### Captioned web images
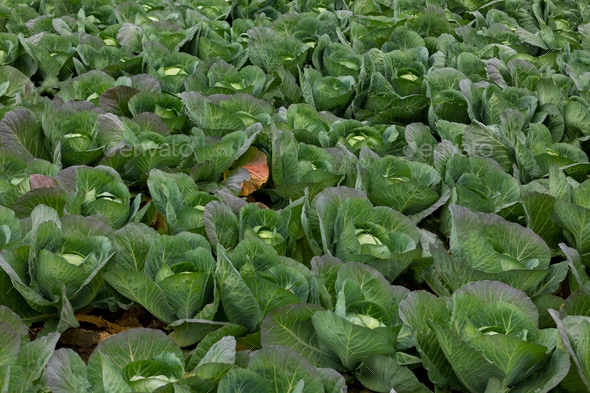 Freshly harvested cabbage - Stock Photo - Images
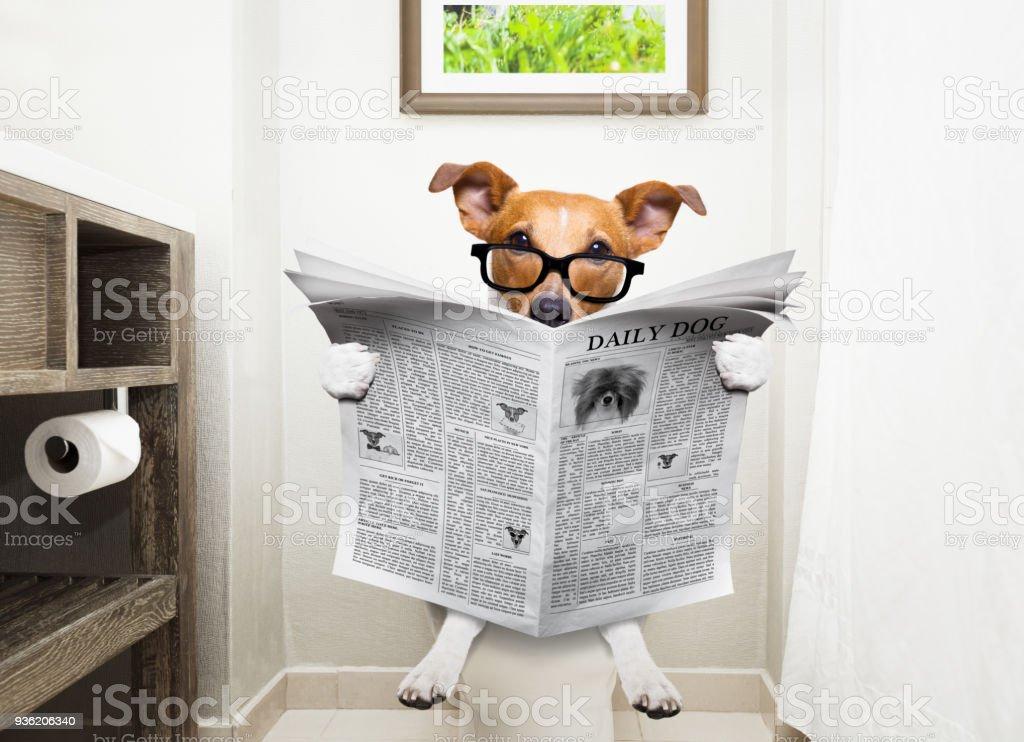 Hund auf Toilettensitz lesen Zeitung – Foto
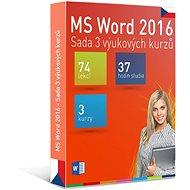 GOPAS MS Word 2016 - 3 samostudijní výukové kurzy na 365 dní CZ (elektronická licence)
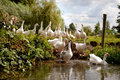 Flock of white geese entering the river Stock Photography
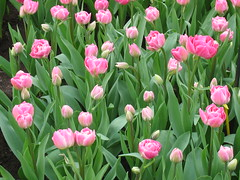 Tulips in Keukenhof, The Netherlands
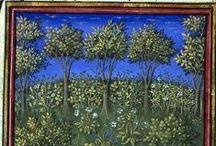 Iluminacje: rośliny / Drzewa i inne krzaki ze średniowiecznych manuskryptów.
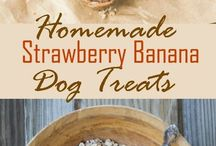 Dog treats + food + nutrition
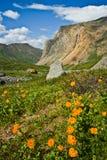 美丽的野生桔子开花有看法对山 免版税库存图片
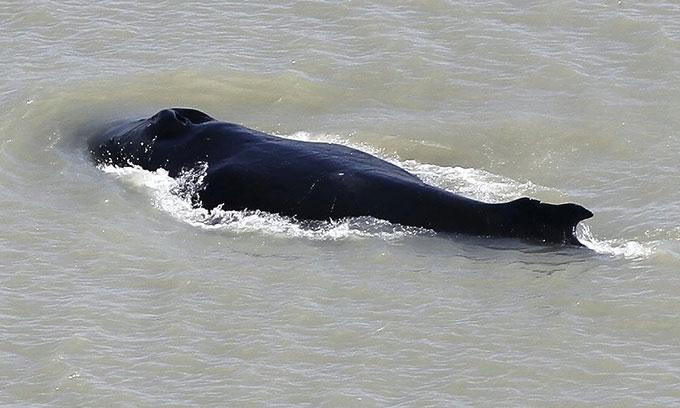 Điều gì xảy ra nếu cá voi lưng gù đụng độ cá sấu?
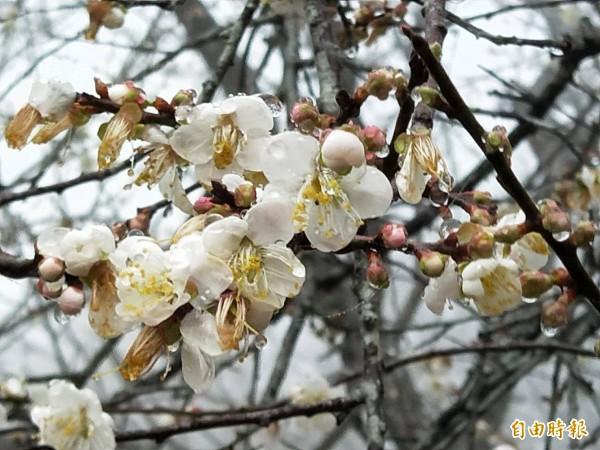 今年因暖冬又水氣不足,梅花開花率僅一成。(記者陳文嬋攝)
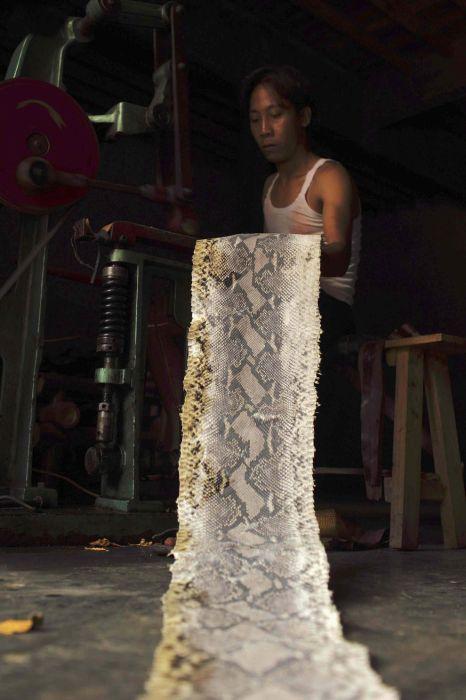 Посмотрим как выглядит производство продукции из змеиной кожи в провинции Восточная Ява, Индонезия.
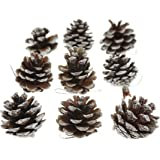 Bilipala Natural White Snow Tipped Pine Cone Decor Ornaments for Crafts, Pack of 9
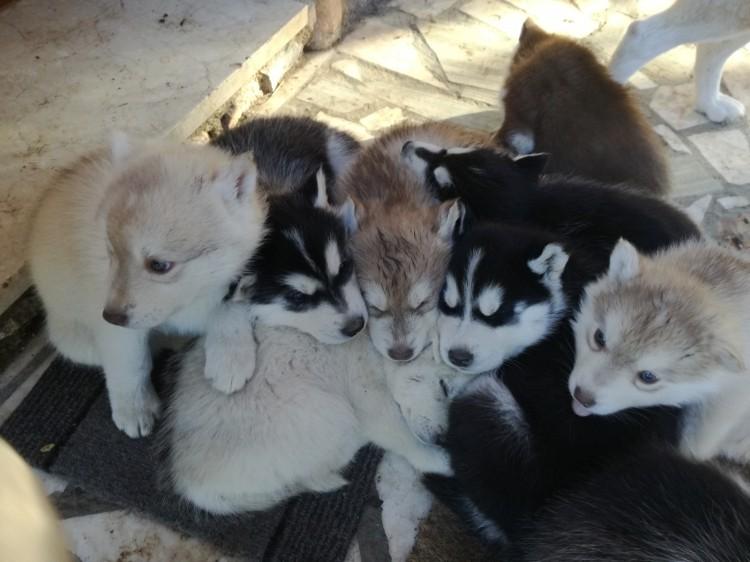 Cachorras de husky con pedigree
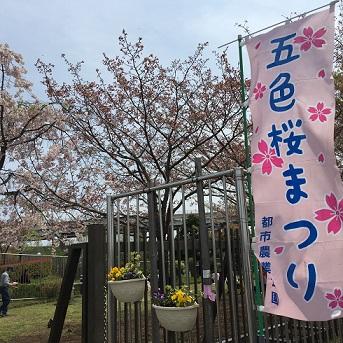 五色桜まつり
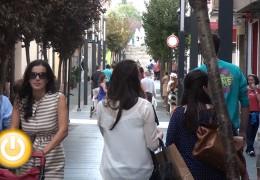 El alcalde rechaza la reducción de días de apertura de festivos comerciales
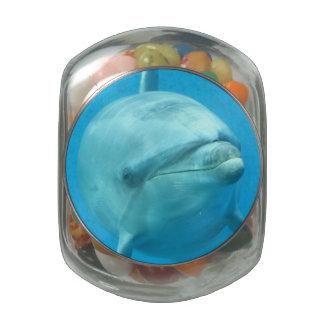 Bottlenose Dolphin Underwater Glass Jars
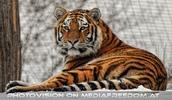 Sibirische Tiger im Schnee 03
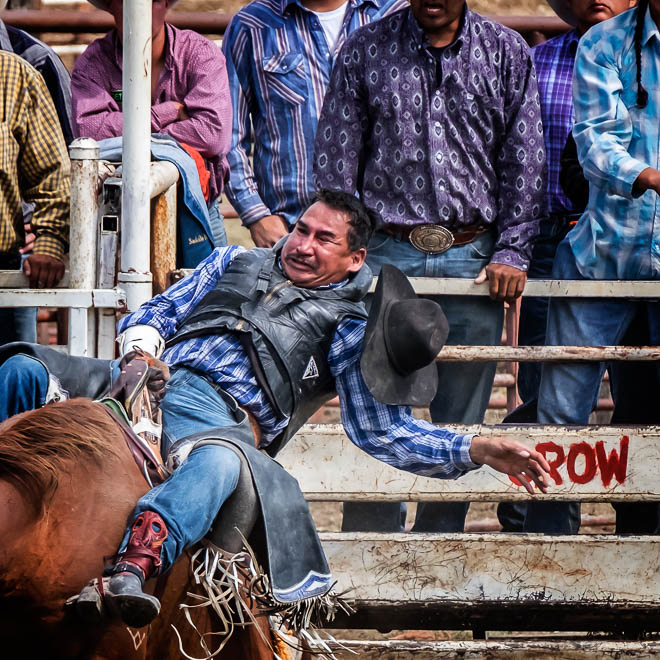 POTD: Rodeo Faces #1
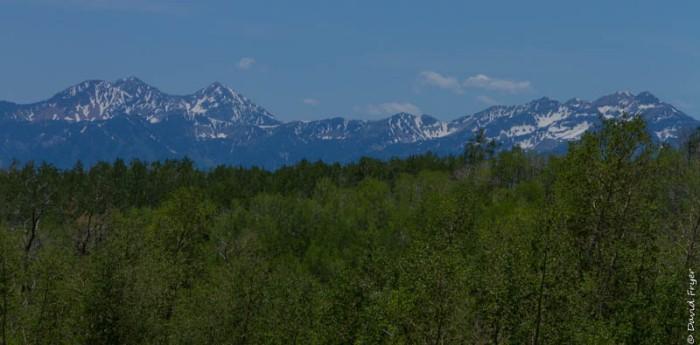 Wastch Mountain Midway Utah June 2020-102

### DIRECTIONS FOR THIS TASK
The copy you produce must match the entries above exactly, except that it has no pictures.

### EXPECTED ANSWER
 Freshly harvested cabbage - Stock Photo - Images
 Hund auf Toilettensitz lesen Zeitung – Foto
 GOPAS MS Word 2016 - 3 samostudijní výukové kurzy na 365 dní CZ (elektronická licence)
 Flock of white geese entering the river Stock Photography
 Tulips in Keukenhof, The Netherlands
 Iluminacje: rośliny / Drzewa i inne krzaki ze średniowiecznych manuskryptów.
 Dog treats + food + nutrition
 美丽的野生桔子开花有看法对山 免版税库存图片
 Điều gì xảy ra nếu cá voi lưng gù đụng độ cá sấu?
 今年因暖冬又水氣不足,梅花開花率僅一成。(記者陳文嬋攝)
 Посмотрим как выглядит производство продукции из змеиной кожи в провинции Восточная Ява, Индонезия.
 Bilipala Natural White Snow Tipped Pine Cone Decor Ornaments for Crafts, Pack of 9
 Cachorras de husky con pedigree
 五色桜まつり
 El alcalde rechaza la reducción de días de apertura de festivos comerciales
 Bottlenose Dolphin Underwater Glass Jars
 Sibirische Tiger im Schnee 03
 POTD: Rodeo Faces #1
 Wastch Mountain Midway Utah June 2020-102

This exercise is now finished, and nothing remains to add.